In Education, Quality and Inclusion Are Not Enough

The bubble. 19 de octubre de 2017.

It has been several days since the end of the takeover of high schools in the city of Buenos Aires, motivated by a project of an educational reform which became public not in an official way, but through the press, in a highly inadequate timing: between the PASO and the October elections.

It is time, now that the passions have been quieted, to put on the table the basic problems that make our educational reality. Inclusion or quality? An old and absurd dispute. The answer is obvious, no one can doubt it, inclusion but with quality. However, the problem is more complex: even inclusion and quality are not enough if the children who attend school and receive quality education are unable to assimilate it.

On Tuesday, October 3rd, BBC News published an interesting article which, although extreme, is important to help us understand the subject. The article points out that a new research from the UNESCO Institute for Statistics warned about the lack of quality in schools, reporting that more than 600 million school-age children do not have basic math and reading skills. “Many of these children are not hidden or isolated from their governments and communities – they are sitting in classrooms”, said Silvia Montoya, director of the Institute. It is clear that inclusion alone is insufficient.

BBC News also reported that the phenomenon of attending school without achieving real learning is highlighted by a report of the World Bank made public in the last week of September, which suggests possible causes for this fact.

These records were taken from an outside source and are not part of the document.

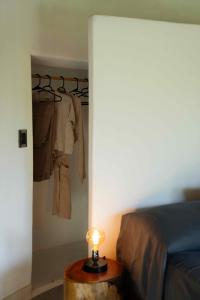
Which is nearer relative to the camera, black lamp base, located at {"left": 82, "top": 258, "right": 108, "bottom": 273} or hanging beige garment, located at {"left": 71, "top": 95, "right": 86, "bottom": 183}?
black lamp base, located at {"left": 82, "top": 258, "right": 108, "bottom": 273}

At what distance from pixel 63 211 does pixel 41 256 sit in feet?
2.23

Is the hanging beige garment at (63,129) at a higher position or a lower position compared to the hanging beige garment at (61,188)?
higher

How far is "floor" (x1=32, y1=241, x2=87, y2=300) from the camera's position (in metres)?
2.68

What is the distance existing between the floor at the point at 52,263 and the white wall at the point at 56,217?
90 millimetres

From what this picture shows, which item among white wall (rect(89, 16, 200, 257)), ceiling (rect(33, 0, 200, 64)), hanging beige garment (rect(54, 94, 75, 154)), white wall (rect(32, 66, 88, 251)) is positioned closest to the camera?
white wall (rect(89, 16, 200, 257))

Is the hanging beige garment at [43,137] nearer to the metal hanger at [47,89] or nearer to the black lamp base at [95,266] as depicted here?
the metal hanger at [47,89]

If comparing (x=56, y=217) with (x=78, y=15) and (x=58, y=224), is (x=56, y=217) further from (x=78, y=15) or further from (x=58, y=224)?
(x=78, y=15)

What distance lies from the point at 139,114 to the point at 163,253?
0.91m

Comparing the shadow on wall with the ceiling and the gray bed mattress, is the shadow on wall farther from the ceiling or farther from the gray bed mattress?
the ceiling

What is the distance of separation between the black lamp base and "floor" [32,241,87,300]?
83cm

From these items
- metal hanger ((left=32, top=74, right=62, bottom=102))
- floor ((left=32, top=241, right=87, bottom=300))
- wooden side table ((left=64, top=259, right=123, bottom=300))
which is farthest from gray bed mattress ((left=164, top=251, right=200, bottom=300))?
metal hanger ((left=32, top=74, right=62, bottom=102))

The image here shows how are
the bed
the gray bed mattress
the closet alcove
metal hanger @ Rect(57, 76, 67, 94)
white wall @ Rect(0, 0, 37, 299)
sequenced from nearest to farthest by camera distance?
1. the gray bed mattress
2. the bed
3. white wall @ Rect(0, 0, 37, 299)
4. metal hanger @ Rect(57, 76, 67, 94)
5. the closet alcove

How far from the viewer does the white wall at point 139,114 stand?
213cm

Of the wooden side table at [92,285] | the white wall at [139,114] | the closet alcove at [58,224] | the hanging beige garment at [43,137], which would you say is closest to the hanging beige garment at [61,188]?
the hanging beige garment at [43,137]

The work of the World Bank examines the factors which undermine the learning of the children who attend school, including the quality of the education given, noting that many teachers are not properly qualified. At the same time it warns of high teacher absenteeism. In this regard, the Head Economist of the World Bank, Paul Romer, is compelling as he indicates that “there had to be a more honest admission that for many children being in school did not mean to receive worthwhile lessons”. It is evident that quality also matters.

But beyond the quality of the education received, the report highlights that many children start their schooling in inadequate conditions to acquire knowledge. Many had suffered from malnutrition because of the poverty of their families that could mean they began school mentally underdeveloped.

For this reason, Romer mentions that “progress would depend on recognizing that the facts about education reveal a painful truth”. Of course, he is right. We can hardly speak of equality of opportunities if we do not have a child whose brain is capable of receiving education and this is impossible if he hasn’t had adequate food during his first years of life.

Good nutrition in the 1,000 days between a woman’s pregnancy and her child´s second birthday is essential, since it has a major impact on child’s ability to learn. Malnutrition causes irreversible damage to children’s brain development, leading to a reduced ability to learn and a worse performance in school.

As Sara Cusick and Michael Georgieff mention: “The first 1,000 days of life is a unique period of opportunity when the foundations of optimum health, growth, and neurodevelopment across the lifespan are established”, and added: “While the human brain continues to develop and change throughout life, the most rapid period of brain growth and its period of highest plasticity is in the last trimester of pregnancy and the first two years of life. Thus, this time period harbors the greatest opportunity to provide optimal nutrition to ensure normal development and also the time of greatest brain vulnerability to any nutrient deficit”.

Therefore, it is clear that facing child malnutrition must become a policy of state. By not doing so, talking about inclusion and educational quality lacks of foundation, if indeed what we want to reach is to enable the children who have less a real opportunity to access a better life.